小川の近くに差し掛かった時、アスカは反対側にいる一組のカップルを目にした。

仲むつまじく、幸せそうに肩を寄せている。

「羨ましいね、恋人同士でシッポリ温泉かよ……いっ?!」

思わずボヤいたアスカが息を飲む。そのカップルに見覚えがあったからだ。

(し、士郎さんと、桃子さん!!)

若いカップルかと思ったら、そこにいたのは派遣任務の時に顔を合わせたなのはの父と母だったのだ。

(ちょっと待て。10年前って事は……隊長が小学生。美由希さんが高校生。そんで、大学生の兄貴がいたって話だった筈。どんだけ若々しいんだよ!)
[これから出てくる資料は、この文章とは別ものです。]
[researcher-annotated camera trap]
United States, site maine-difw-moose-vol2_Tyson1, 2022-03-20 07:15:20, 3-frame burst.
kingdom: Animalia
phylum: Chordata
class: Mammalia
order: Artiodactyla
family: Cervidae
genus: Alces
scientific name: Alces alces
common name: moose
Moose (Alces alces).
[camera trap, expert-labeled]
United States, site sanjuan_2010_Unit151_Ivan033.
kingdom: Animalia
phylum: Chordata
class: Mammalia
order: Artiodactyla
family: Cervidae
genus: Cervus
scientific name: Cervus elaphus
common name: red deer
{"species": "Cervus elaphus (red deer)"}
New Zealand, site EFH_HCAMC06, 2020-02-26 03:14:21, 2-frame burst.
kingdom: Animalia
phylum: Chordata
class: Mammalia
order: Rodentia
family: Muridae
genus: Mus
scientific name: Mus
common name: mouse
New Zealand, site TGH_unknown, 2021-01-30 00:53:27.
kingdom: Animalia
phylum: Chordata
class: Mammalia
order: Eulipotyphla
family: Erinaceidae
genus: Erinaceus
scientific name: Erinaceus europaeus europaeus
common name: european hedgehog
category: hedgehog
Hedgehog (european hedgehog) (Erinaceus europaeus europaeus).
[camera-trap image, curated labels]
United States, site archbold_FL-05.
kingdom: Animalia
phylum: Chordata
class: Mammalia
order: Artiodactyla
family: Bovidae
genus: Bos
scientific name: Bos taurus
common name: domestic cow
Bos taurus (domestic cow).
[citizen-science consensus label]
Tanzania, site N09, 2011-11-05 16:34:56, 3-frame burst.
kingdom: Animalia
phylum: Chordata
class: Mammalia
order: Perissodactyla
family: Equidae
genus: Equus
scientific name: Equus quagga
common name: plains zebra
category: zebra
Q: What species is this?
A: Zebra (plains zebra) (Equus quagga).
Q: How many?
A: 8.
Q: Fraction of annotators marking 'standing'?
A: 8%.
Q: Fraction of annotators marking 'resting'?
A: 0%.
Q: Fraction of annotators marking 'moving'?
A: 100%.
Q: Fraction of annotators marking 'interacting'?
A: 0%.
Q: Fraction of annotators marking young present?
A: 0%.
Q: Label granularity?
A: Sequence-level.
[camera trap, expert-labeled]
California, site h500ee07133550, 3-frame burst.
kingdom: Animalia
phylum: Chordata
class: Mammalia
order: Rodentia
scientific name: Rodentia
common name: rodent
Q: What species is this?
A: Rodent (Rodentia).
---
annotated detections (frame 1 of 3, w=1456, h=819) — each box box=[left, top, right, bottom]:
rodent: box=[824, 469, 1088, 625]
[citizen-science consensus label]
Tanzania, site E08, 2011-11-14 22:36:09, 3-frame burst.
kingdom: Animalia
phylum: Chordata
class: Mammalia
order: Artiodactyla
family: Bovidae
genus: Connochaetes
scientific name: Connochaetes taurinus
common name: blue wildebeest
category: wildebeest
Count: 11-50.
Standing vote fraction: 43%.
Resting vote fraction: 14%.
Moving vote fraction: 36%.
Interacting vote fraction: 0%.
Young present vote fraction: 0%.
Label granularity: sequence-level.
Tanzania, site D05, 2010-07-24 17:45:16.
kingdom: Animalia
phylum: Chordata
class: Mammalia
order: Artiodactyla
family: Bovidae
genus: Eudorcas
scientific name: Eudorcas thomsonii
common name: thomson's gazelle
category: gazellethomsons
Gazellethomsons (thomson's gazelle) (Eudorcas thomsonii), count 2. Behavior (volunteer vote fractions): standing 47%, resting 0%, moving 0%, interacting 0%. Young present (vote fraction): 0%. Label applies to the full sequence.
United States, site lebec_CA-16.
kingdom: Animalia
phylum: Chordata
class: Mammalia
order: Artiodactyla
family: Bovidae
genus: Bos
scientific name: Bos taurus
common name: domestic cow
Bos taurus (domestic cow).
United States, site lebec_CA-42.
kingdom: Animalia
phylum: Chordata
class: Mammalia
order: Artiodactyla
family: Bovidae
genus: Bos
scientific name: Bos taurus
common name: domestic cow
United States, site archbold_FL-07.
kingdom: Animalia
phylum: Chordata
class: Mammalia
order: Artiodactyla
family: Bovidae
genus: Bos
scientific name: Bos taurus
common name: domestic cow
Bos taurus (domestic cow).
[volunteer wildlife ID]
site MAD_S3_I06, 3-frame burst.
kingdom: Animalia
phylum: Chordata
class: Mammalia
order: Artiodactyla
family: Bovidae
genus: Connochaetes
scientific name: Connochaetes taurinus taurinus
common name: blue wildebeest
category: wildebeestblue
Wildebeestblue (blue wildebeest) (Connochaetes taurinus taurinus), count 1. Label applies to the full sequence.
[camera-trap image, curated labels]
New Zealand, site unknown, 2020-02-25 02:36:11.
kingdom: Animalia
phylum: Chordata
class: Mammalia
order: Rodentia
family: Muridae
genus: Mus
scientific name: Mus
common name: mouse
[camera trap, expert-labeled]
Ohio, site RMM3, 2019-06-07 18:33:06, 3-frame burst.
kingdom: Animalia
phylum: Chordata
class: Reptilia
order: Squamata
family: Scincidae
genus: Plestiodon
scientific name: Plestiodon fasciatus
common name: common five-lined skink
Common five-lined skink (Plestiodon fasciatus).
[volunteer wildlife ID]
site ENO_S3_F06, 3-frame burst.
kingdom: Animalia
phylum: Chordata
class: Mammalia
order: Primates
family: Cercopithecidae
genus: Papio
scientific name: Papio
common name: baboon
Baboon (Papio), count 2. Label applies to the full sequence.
いまだ新婚並みにラブラブな二人に、心の中で突っ込みを入れるアスカ。

(ま、まあ、今は過去の世界にいる訳だからな。向こうはオレの事を知らないし、このまま知らん顔してやり過ごそう)

呑気な顔で二人の前を横切るが……

「ん?」

小川の対面にいる士郎が、なぜかアスカに目を向けた。

(ギクッ!)

視線を合わさずに、そのまま通り過ぎるアスカだったが、内心冷や汗をかいた。

「……」

特に何をする訳でもなかったが、士郎はジッとアスカを目で追っていた。

その視線を、アスカは強烈に感じ取っていた。

(な、何だよ!オレ、何かしたか?コエーよ!)

ビクビクしながら、アスカはその場を足早に去っていった。



士郎は少年の姿が見えなくなるまで、その背中を見つめていた。

「あなた。あの子がどうかしたの?」

少年に視線を送り続けていた士郎に、桃子が尋ねる。

「……いや。今時珍しいなと思ってね」

「え?」

「あぁ、何でもないんだ。気にしないでくれ」

士郎は言葉を濁す。桃子も、それ以上は何も聞かずに、また肩を寄せてきた。

(全身に力みが無く、でも周囲に気を張っている。そして、正中線を崩さずに歩いていた。武術をしているようには見えないが……何者なんだ?)

士郎は、アスカの歩く姿勢を見ただけで、彼がただ者ではない事を見抜いていた。